64. Nor does the Court consider that the decision to apply the restrictions by means of modification of existing contracts or other legal relationships is fatal to their proportionality. In its view, the authorities of the respondent State cannot be accused of having infringed freedom of expression for avoiding a process of bargaining between the officers concerned and their employers over the introduction of the restrictions; nor can they be criticised for not confining the application of the restrictions to future appointees to politically restricted posts. In neither case would the goal of uniform application of the restrictions to all officers entrusted with similar duties be attained.

65. Having regard to the need which the Regulations sought to address and to the margin of appreciation which the respondent State enjoys in this area, the restrictions imposed on the applicants cannot be said to be a disproportionate interference with their rights under Article 10 of the Convention.
The Court concludes therefore that there has been no violation of Article 10 of the Convention by reason of the existence of the legislation and its impact on the applicants’ rights under that Article in the circumstances of this case.

II. Alleged violation of article 11 of the convention

66. The applicants submitted that the restrictions imposed by the Regulations on their holding of office and being active in political parties of which they are members seriously impeded the exercise of their rights to freedom of association in violation of Article 11 of the Convention. (...)

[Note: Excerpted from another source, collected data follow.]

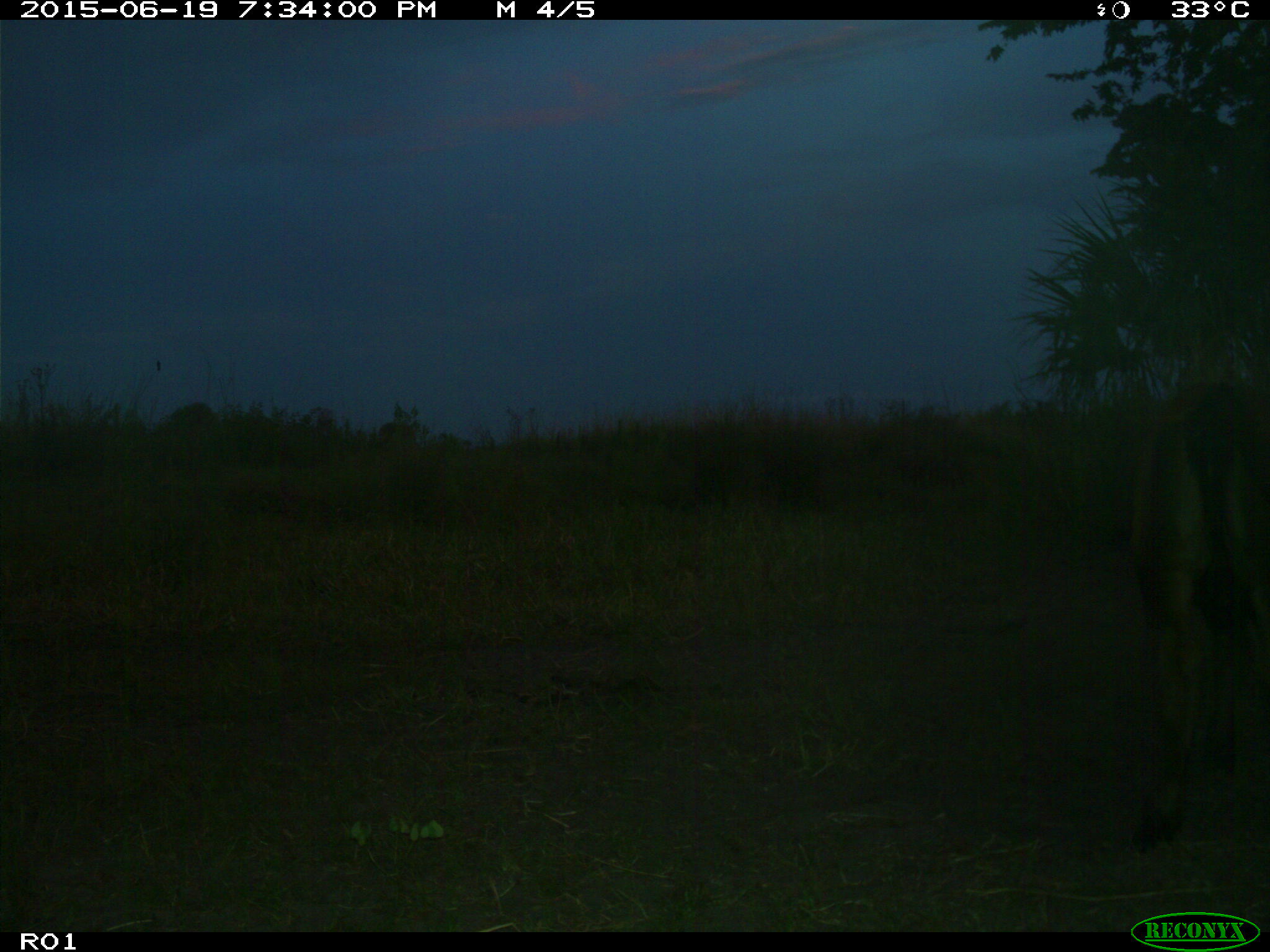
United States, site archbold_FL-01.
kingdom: Animalia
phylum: Chordata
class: Mammalia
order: Artiodactyla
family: Bovidae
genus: Bos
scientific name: Bos taurus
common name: domestic cow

70. The Court notes that it has found the interferences with the applicants’ rights under Article 10 to be justified from the standpoint of the requirements of the second paragraph of that Article. Notwithstanding its autonomous role and particular sphere of application, Article 11 must in the present case also be considered in the light of Article 10 having regard to the fact that the freedom to hold opinions and to receive and impart information and ideas is one of the objectives of freedom of assembly and association as enshrined in Article 11 (see, mutatis mutandis, the above-mentioned Vogt judgment, p. 30, § 64).
In the Court’s view, the conclusions which it reached regarding the foreseeability of the impugned measures, the legitimacy of the aim pursued by them and their necessity hold true for the purposes of the requirements of the second paragraph of Article 11. It would also reiterate that paragraph 4 of the Schedule to the Regulations (see paragraphs 33 and 63 above) is limited to restricting the extent of the applicants’ participation in an administrative and representative capacity in a political party of which they are members. The Regulations do not restrict the applicants’ right to join any political party of their choosing.

71. The Court finds accordingly that there has been no violation of the applicants’ rights under Article 11 of the Convention.